## Excerpted passage
While the polymer material is stable and can withstand being boiled in acid, which means it can withstand the harsh conditions in power plants where adsorbents are needed, other CO2 scrubbers—whether made from plastics or metals or in liquid form—do not always hold up so well, Cooper explained. Another advantage of the new polymer is its ability to adsorb CO2 without also taking on water vapor (the largest concentration in our air), which can clog up other materials and make them less effective. Its low cost also makes the sponge polymer attractive, added Cooper.
Cooper explained that it is relatively simple to embed the spongy polymers in the kinds of membranes already being evaluated to remove CO2 from power plant exhaust systems, for example. "Combining two types of scrubbers could make much better adsorbents by harnessing the strengths of each," he said.

## Provided data
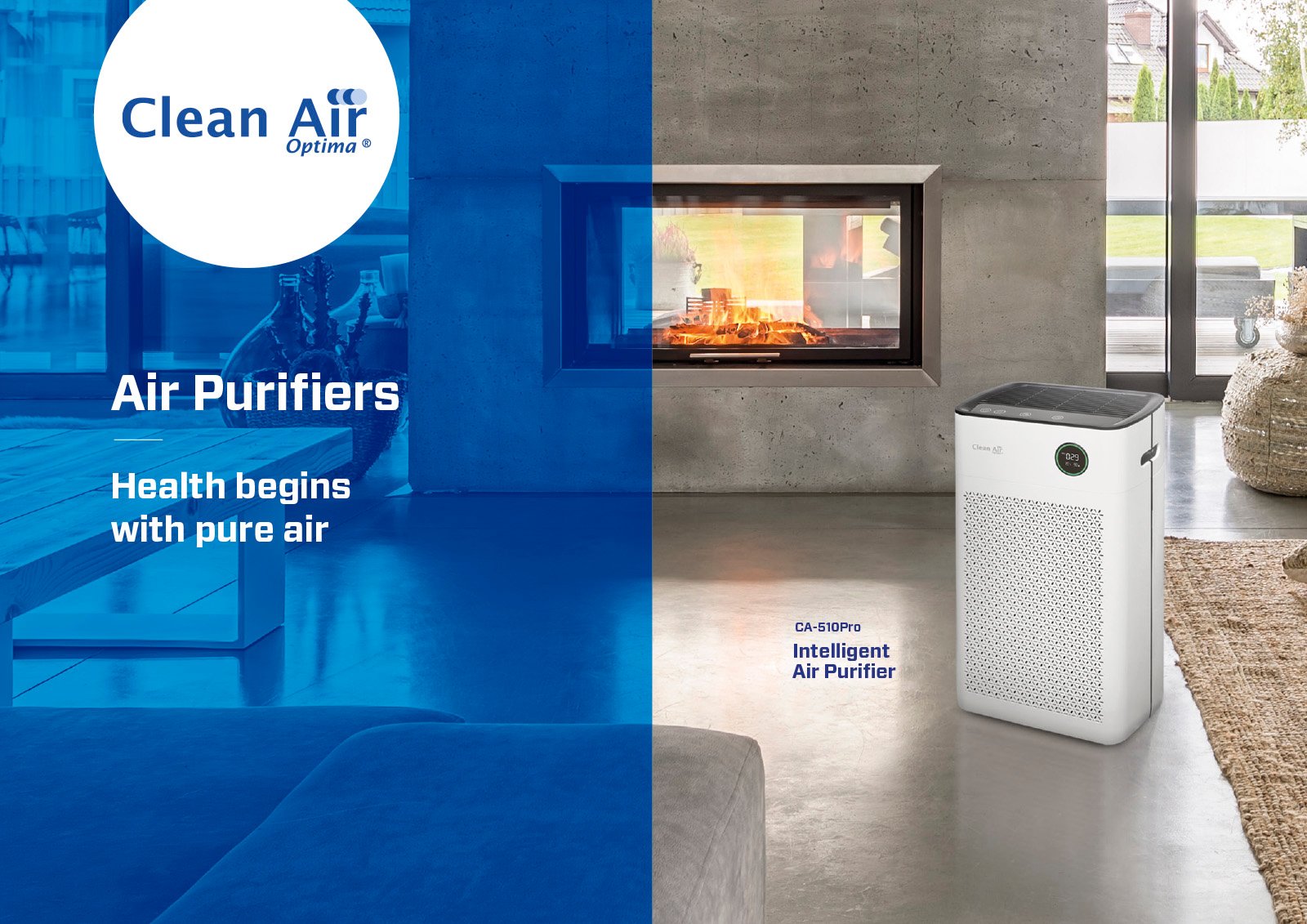 Intelligent HEPA UV ionizer air purifier CA510Pro Air Purifiers Air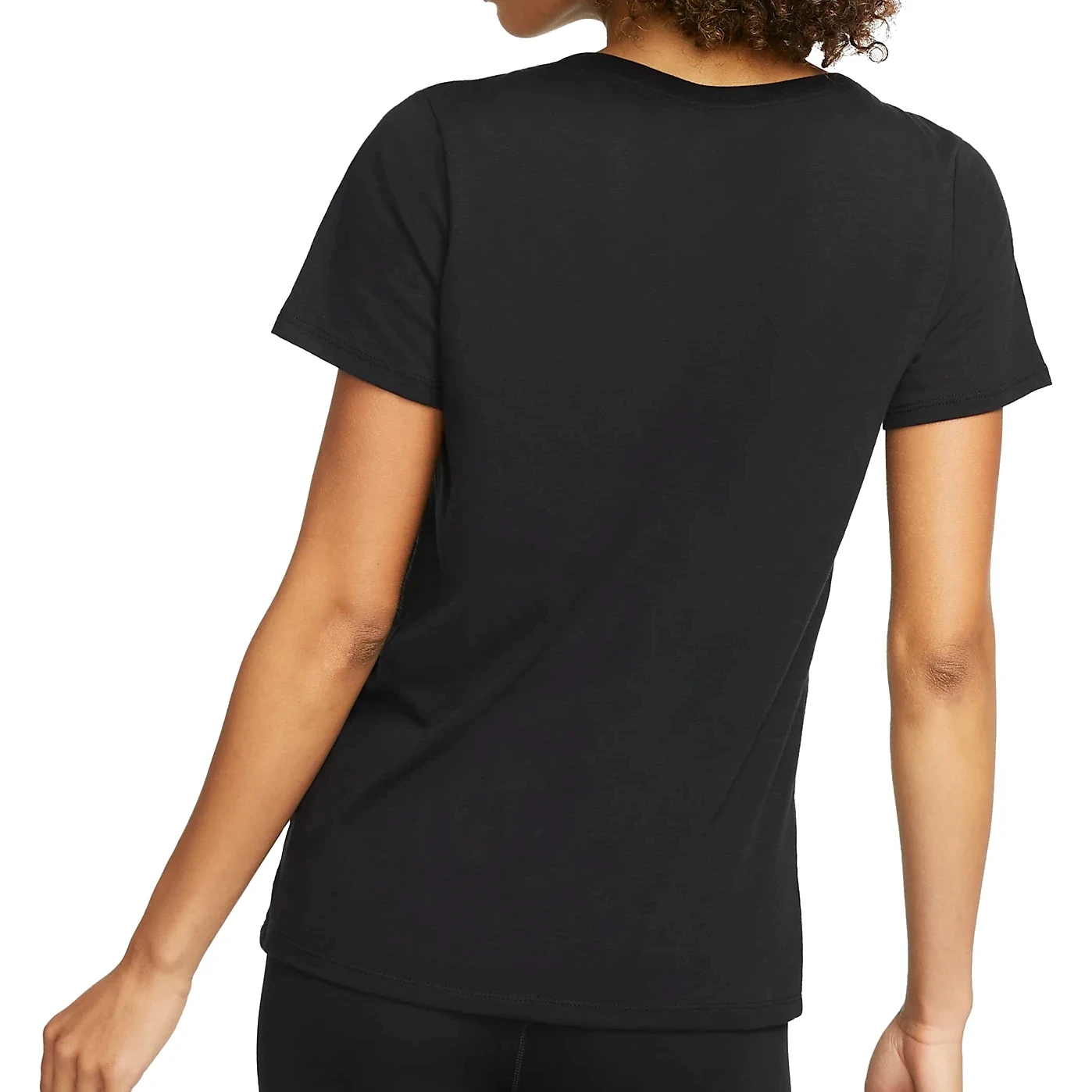 Nike Dri-FIT Script T-Shirt Dames - Zwart FD2986-010 4 Nike Dri-FIT Script T-Shirt Dames - Zwart FD2986-010 - Afbeelding 2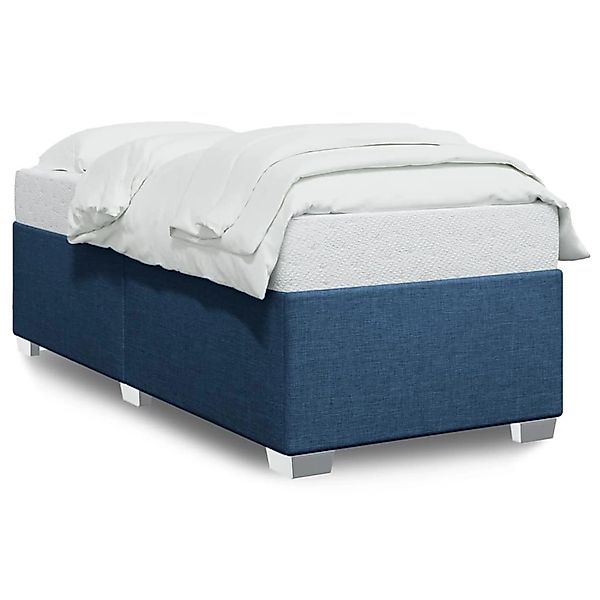 vidaXL Bett Bettgestell ohne Matratze Blau günstig online kaufen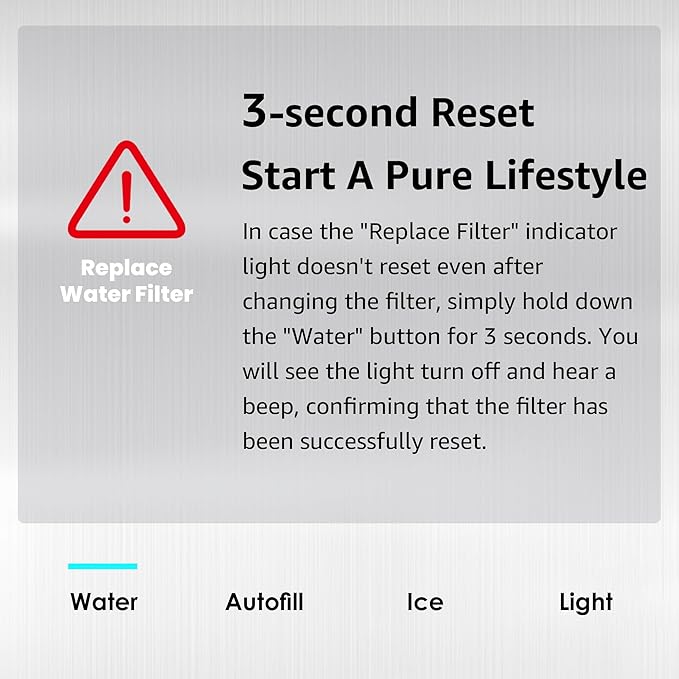 Waterspecialist WS619C Replacement for RPWFE®, RPWF (Built-in CHIP) Refrigerator Water Filter, Compatible with GYS22GMNES, GYE22HSKSS, PYE22PELDS, GFE26GMKES, GFE26GGHWW, GFE28GYNFS, PFE28KYNFS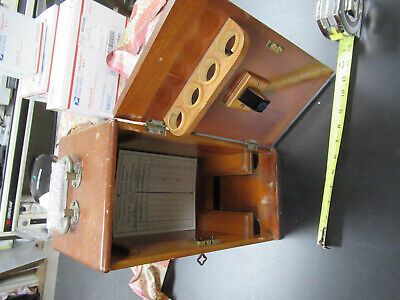 EMPTY BAUSCH LOMB WOOD CABINET ANTIQUE MICROSCOPE PART AS PICTURED #TB-5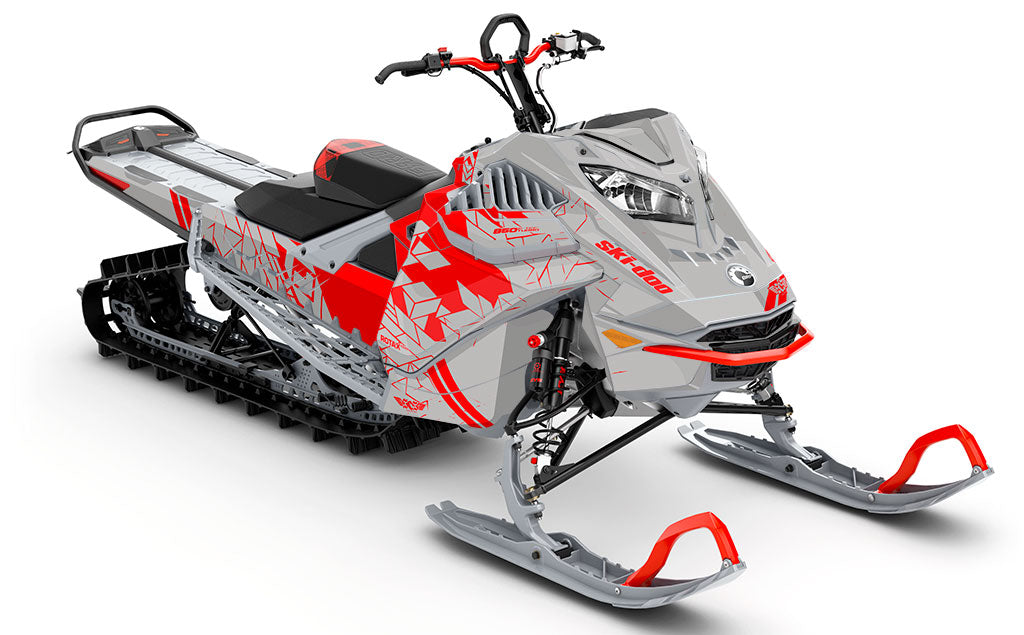 Prism Black Turquoise Ski-Doo REV Gen4 LWH - Freeride Full Coverage Sled Wrap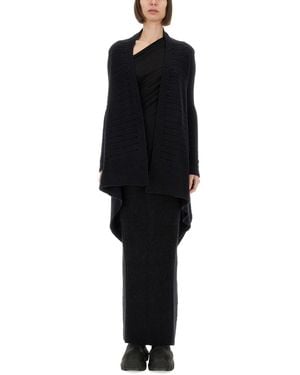 Rick Owens Knitted Cardigan - Black
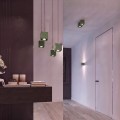 LAMPAMI - zielona lampa sufitowa, plafon sufitowy oliwkowy, oświetlenie do kuchni, lampa sufitowa do przedpokoju, lampa do korytarza, lampa na sufit, oprawa sufitowa natynkowa QUAD 1 zielona oliwka sollux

## Exercises to complete
• A. In the passage about the CO2-adsorbing sponge polymer, what does the polymer avoid taking up while it adsorbs CO2?
• B. Continue the passage about the CO2-adsorbing sponge polymer, starting right after its final sentence.

## Set of answers
• A. Water vapor.

• B.
Well, we in the plastics industry already know that plastic is fantastic, but methinks we should be wary of removing too much CO2 from the air via industrial and chemical processes. We have seen the consequences in the past when industry thinks it can do a better job than Mother Nature. Do we know when CO2 levels are too low to sustain life?
I love planting trees, and have planted trees in the yards of every house I've ever lived in. And, personally, I prefer trees and other leafy green plants to artificial or industrial substitutes. I've always believed we shouldn't mess with Mother Nature!